I would also ask that if the situation persists, what happens in 20 or 30 years time when those same kids are themselves the parents? Will they still be clueless and have nothing to pass onto their kids? Or will they eventually wise up? If they do, what's the problem in the first place? I don't think we should be worried about the kids. Look at how Ark Music Factory (responsible for Rebecca Black) and songs like Hot Problems were so overwhelmingly rejected by the public, made up mostly of the people we're concerned about. At the very least, I'm not worried.

I'd like to share some additional theories of my own. 1 that I had was that the internet has made it easier for people to share their opinions and so for opinions to prevail. 20 years ago, outside of a market research job, you would probably hear no more than 10 opinions a week about popular music of the time. Today you can literally hear (or more accurately, see) hundreds or thousands of opinions in a single day from reading forums, blogs or YouTube comment sections. When you're that much more in tune with public sentiment, of course it's going to seem like more of an issue. Maybe people have felt like this for quite a while. Still, I do think the position has a lot of validity.

Also, I think originality is increasingly harder to come by. As a result of our current technology, we could theoretically produce any conceivable sound, but we would still mentally group those sounds into categories: electronic, rock, etc. Our own labelling has the potential to close our minds to the variety of possible sounds, of which we are only currently using the tiniest fraction. Eventually, we'll run out of styles to cross-breed or invent, based on these shallow labelling techniques, and we'll be forced to churn out music which is increasingly similar to what has been done before. If, at that point, we don't stop seeing originality as being important, we won't be able to appreciate much music from that point on, and it'll be our fault rather than the fault of those future musicians. Of the wide variety of sonic combinations uploaded by the millions of musicians onto the internet every day, you'd think 1 would've caused a stir by now on the scale of the grunge movement, but this hasn't happened yet. Could it be that we've already reached the point where we have to value originality less?

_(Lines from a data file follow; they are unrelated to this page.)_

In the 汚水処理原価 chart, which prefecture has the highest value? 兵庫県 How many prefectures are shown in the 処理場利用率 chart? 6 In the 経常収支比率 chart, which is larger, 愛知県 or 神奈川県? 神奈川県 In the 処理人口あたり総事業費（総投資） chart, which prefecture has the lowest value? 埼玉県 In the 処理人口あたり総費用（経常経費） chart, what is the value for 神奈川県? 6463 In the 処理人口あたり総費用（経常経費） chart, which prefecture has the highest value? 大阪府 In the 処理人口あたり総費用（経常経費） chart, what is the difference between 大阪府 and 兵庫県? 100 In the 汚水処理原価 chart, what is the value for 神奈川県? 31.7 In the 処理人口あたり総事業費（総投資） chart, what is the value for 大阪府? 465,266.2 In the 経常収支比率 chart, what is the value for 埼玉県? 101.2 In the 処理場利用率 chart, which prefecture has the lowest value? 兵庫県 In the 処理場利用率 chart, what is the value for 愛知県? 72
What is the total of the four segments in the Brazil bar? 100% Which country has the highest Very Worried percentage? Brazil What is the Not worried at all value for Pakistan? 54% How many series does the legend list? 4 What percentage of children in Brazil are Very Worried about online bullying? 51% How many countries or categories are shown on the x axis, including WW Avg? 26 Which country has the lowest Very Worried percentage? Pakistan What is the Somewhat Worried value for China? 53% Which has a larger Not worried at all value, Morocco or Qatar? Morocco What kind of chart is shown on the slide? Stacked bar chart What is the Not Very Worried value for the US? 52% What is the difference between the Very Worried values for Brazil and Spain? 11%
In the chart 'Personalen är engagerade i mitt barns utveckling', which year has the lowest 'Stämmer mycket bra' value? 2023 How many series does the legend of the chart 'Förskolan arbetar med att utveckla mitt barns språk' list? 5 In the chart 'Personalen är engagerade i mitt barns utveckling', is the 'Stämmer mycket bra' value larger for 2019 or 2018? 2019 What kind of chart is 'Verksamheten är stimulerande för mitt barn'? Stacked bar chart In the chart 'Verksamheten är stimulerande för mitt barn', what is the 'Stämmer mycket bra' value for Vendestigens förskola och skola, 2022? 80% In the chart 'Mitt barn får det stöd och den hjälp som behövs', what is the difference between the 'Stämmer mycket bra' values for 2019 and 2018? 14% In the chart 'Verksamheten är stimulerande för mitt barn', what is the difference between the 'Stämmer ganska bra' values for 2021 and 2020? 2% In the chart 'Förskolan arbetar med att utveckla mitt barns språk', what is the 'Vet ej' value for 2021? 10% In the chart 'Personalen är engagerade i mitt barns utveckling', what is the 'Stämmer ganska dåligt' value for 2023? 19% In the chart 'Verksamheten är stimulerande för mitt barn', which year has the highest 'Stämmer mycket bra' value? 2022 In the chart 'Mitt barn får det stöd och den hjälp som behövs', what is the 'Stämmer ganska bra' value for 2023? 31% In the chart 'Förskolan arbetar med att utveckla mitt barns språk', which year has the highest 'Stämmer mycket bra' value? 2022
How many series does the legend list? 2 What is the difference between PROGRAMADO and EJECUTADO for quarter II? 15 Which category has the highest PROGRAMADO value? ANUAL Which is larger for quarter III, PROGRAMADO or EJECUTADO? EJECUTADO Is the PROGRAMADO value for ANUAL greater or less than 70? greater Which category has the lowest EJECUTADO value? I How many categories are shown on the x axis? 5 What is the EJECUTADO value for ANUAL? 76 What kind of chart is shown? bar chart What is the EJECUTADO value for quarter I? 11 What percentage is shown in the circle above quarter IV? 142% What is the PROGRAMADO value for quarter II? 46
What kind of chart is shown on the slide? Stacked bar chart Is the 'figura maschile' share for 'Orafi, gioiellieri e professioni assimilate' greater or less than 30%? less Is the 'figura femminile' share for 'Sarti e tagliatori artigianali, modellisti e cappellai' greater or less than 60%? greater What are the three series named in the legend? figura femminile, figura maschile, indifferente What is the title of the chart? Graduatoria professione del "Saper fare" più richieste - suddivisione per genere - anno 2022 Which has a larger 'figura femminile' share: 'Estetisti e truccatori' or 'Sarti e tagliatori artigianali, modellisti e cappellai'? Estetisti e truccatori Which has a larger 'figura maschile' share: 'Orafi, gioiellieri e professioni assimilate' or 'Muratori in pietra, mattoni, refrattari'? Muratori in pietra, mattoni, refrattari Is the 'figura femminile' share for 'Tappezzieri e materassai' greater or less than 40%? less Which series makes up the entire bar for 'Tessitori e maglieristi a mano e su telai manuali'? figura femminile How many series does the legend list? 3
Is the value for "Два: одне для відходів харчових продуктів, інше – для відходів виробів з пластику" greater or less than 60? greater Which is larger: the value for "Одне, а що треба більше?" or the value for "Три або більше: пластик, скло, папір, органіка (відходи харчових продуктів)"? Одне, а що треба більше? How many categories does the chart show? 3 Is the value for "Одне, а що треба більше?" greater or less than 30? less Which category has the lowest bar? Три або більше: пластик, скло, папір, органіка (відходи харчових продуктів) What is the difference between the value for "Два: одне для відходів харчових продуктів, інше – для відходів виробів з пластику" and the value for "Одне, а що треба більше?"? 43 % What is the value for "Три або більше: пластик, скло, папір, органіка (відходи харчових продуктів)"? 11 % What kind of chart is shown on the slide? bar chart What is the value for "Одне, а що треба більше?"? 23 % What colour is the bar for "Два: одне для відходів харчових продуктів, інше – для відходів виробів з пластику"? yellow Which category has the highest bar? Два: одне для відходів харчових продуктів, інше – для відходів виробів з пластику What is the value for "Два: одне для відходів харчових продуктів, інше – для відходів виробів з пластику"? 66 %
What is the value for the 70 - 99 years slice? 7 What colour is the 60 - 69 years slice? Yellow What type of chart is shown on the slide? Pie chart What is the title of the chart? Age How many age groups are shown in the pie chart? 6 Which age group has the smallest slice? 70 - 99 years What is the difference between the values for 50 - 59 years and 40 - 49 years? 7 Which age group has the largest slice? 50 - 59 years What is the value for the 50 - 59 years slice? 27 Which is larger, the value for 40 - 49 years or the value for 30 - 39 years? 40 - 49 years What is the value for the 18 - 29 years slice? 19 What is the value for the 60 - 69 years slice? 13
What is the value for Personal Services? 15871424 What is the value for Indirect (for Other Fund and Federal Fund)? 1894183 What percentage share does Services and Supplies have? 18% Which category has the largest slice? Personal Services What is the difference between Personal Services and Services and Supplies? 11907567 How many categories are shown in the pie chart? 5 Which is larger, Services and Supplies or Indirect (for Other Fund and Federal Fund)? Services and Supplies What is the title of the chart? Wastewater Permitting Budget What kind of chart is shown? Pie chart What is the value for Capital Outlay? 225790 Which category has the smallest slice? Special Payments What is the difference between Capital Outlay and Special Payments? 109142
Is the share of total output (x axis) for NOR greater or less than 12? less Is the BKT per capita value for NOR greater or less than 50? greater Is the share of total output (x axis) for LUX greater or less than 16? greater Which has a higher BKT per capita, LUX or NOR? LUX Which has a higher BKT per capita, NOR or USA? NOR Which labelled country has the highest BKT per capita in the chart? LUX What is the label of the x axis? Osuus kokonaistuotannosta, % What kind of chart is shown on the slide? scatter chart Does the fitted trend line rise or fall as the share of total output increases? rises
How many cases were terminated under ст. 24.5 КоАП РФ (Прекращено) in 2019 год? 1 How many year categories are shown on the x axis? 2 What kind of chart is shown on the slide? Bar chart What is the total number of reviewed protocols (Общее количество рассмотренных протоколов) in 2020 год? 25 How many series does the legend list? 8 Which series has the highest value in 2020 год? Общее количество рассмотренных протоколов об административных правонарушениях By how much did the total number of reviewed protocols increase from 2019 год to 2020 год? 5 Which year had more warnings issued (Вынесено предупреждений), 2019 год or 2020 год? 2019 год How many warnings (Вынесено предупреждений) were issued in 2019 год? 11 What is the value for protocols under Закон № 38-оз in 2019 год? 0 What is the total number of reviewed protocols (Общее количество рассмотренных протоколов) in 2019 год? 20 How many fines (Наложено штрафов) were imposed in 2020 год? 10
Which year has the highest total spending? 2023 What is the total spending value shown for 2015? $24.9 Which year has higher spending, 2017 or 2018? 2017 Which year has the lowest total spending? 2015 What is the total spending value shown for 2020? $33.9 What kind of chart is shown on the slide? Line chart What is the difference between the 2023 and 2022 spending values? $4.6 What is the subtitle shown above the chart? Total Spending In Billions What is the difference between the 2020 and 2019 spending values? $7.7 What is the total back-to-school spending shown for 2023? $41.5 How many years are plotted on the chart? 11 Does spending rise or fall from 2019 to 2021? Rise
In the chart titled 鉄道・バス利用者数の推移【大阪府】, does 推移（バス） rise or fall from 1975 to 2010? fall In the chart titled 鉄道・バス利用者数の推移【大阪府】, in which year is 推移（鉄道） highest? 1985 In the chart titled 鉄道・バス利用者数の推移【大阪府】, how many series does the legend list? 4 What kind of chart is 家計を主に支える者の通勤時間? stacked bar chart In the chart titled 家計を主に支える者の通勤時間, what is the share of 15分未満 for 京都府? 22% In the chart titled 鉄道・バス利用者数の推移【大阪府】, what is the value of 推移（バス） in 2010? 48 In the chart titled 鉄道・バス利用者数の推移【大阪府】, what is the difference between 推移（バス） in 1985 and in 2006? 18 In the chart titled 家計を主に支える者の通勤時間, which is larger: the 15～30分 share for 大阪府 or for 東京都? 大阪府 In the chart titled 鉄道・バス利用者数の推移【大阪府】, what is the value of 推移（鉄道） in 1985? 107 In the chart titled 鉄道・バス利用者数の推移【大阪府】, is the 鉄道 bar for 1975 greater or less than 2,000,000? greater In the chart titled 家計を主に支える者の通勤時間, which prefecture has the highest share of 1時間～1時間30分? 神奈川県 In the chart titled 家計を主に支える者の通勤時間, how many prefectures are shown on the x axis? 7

I'd like to end by giving some objective criticisms of current pop music. First off, although the pop formula of verse-chorus has been followed for decades, the great songs of the past that used it did so only loosely. Nowadays, it's employed rigidly: 4x bar intro, 4x bar verse, 4x bar chorus, interlude, 4x bar verse, 4x bar chorus, 4x bar middle-eight, y(4x bar chorus). Add more sections, take some away, adjust the lengths of the sections to something exotic. Basically, do something unexpected. Anything, just not the exact same structure over and over again. Don't repeat the same 4 chords endlessly throughout the song. Repetition works in moderation, but let's see something more inventive. Why always 4/4 or 3/4? Why not 7/4 like "Them Bones" by Alice In Chains, or switching it up like in "Black Hole Sun" by Soundgarden, starting in 4/4 and then having the solo in 9/4? Don't copy those exactly, of course, but have some imagination. And if you have a huge vocal range, why not show it off? Seeing as Pink Floyd was mentioned earlier, there's not many better examples of exactly that than "The Great Gig In The Sky". Most importantly of all, electronic sounds need not be the soulless music-killers they're characterised as, just spend time on cultivating them with the software and using them in new and inventive ways like Aphex Twin or post-2000 Radiohead. It's so easy to make any of these changes that it absolutely can't be that no-one today can do it. If you're reading this, and you're an aspiring songwriter, please, take all of this into consideration.